The story of people moving across national borders has been told throughout human history. It bubbles up to the nation’s attention at certain moments, often when elected officials debate or disagree on immigration issues or policies, and it becomes a political story.
Recently, the national story of immigration at the southern U.S. border has focused on Title 42, which gives the U.S. Surgeon General the authority to prevent people from entering the U.S. for public health reasons, such as the presence of a communicable disease in another country. The Centers for Disease Control and Prevention invoked Title 42 in March 2020, shortly after COVID-19 reached the U.S. — the first time since the authority was made law during World War II that it had been extensively used.
U.S. authorities have since used Title 42 to expel nearly 2.5 million migrants at the southern border, compared with roughly 1,300 expulsions at the northern border. President Joe Biden’s administration has continued to use Title 42 for expulsions, while broadening pathways for migrants to legally stay in the U.S.
The current status of Title 42 is complicated. The Biden administration intended to rescind Title 42 in mid-2022, but in December the Supreme Court allowed those border restrictions to continue at the request of Republican attorneys general in 19 states. The back-and-forth over Title 42, across presidential administrations and through the courts, is indicative of the human, political and legal complexities related to movement across borders.
To help new and experienced journalists alike cover the breadth and depth of the story of immigration at the U.S.-Mexico border, we reached out to five people who know a lot about how the system works.
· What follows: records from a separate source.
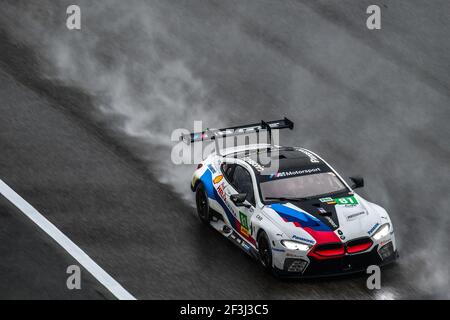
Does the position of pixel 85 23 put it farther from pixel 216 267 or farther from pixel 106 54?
pixel 216 267

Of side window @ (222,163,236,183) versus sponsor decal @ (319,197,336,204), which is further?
side window @ (222,163,236,183)

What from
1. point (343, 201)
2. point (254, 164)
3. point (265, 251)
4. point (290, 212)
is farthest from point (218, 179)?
point (343, 201)

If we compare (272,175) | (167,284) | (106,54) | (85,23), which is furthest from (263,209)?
(85,23)

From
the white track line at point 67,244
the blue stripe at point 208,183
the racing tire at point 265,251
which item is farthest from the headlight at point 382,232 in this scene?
the white track line at point 67,244

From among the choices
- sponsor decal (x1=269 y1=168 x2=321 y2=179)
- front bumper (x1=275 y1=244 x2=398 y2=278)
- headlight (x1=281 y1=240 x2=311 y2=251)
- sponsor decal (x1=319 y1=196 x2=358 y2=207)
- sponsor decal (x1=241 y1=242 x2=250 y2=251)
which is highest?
sponsor decal (x1=269 y1=168 x2=321 y2=179)

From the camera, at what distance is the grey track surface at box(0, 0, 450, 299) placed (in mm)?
13805

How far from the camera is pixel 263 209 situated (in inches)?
550

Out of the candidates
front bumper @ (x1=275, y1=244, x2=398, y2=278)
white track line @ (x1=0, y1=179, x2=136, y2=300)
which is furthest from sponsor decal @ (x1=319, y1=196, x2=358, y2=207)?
white track line @ (x1=0, y1=179, x2=136, y2=300)

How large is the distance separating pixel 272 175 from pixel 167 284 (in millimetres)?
2480

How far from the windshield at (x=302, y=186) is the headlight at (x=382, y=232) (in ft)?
3.41

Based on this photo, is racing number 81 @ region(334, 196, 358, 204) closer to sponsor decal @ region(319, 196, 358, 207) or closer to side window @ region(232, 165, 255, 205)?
sponsor decal @ region(319, 196, 358, 207)

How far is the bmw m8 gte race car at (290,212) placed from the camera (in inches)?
523

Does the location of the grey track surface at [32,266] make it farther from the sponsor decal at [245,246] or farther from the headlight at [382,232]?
the headlight at [382,232]

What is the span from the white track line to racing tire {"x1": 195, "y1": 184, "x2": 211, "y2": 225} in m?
2.24
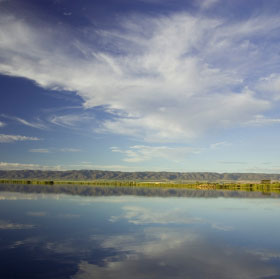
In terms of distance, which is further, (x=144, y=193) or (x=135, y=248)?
(x=144, y=193)

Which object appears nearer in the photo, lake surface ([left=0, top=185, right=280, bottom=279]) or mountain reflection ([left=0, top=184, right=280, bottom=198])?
lake surface ([left=0, top=185, right=280, bottom=279])

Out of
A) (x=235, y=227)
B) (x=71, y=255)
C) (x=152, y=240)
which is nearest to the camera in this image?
(x=71, y=255)

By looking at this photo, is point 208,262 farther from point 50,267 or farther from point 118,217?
point 118,217

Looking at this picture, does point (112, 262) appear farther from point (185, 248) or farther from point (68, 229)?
point (68, 229)

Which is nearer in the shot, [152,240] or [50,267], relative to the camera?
[50,267]

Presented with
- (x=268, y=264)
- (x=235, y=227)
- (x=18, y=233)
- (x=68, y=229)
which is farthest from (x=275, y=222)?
(x=18, y=233)

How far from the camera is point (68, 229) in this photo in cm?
2327

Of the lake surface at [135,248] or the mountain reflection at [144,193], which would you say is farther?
the mountain reflection at [144,193]

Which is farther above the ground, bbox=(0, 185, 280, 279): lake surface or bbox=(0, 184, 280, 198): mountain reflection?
bbox=(0, 184, 280, 198): mountain reflection

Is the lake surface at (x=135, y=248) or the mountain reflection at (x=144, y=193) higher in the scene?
the mountain reflection at (x=144, y=193)

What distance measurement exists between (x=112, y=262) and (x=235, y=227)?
15649mm

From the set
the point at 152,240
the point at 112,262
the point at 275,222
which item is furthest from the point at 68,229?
the point at 275,222

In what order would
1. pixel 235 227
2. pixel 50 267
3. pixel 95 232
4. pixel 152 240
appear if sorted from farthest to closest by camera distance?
pixel 235 227 < pixel 95 232 < pixel 152 240 < pixel 50 267

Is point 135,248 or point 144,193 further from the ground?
point 144,193
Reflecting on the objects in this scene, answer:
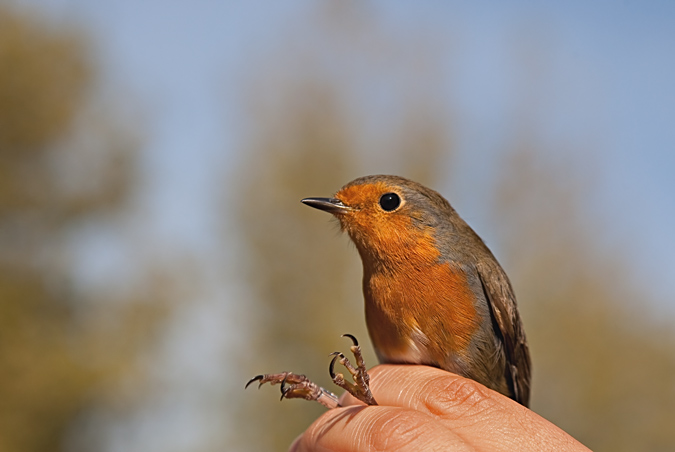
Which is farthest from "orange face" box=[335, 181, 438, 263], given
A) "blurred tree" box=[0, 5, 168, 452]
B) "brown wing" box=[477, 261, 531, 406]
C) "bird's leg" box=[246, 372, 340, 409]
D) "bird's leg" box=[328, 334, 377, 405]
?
"blurred tree" box=[0, 5, 168, 452]

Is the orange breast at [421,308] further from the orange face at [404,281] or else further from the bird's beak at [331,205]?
the bird's beak at [331,205]

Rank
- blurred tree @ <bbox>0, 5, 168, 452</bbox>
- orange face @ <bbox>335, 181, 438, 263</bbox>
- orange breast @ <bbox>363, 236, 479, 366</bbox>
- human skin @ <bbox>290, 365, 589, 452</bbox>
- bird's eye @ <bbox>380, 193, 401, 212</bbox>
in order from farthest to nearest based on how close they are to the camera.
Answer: blurred tree @ <bbox>0, 5, 168, 452</bbox> → bird's eye @ <bbox>380, 193, 401, 212</bbox> → orange face @ <bbox>335, 181, 438, 263</bbox> → orange breast @ <bbox>363, 236, 479, 366</bbox> → human skin @ <bbox>290, 365, 589, 452</bbox>

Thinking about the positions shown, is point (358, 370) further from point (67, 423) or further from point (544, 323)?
point (544, 323)

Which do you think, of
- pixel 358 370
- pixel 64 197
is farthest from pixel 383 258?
pixel 64 197

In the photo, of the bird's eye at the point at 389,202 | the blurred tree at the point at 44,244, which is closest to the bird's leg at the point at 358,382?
the bird's eye at the point at 389,202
They have studied immigration as academics, served as legal counsel for migrants, or reported on immigration:
- Leah Boustan, a professor of economics at Princeton University and co-author of the 2022 book, “Streets of Gold: America’s Untold Story of Immigrant Success.”
- Linda Dakin-Grimm, an attorney who has served as pro bono counsel in dozens of immigration proceedings since 2016.
- Camilo Montoya-Galvez, the immigration reporter for CBS News.
- Robert Tsai, a professor of law at Boston University who has written on the history of immigration law in the U.S. during the 20th century.
- Mariely Valentin-Llopis, an adjunct lecturer at Florida International University and author of the 2021 book, “Reporting Immigration Conflict: Opportunities for Peace Journalism.”
Here’s what they said.
1. Seek a firm foundation of knowledge on U.S. immigration.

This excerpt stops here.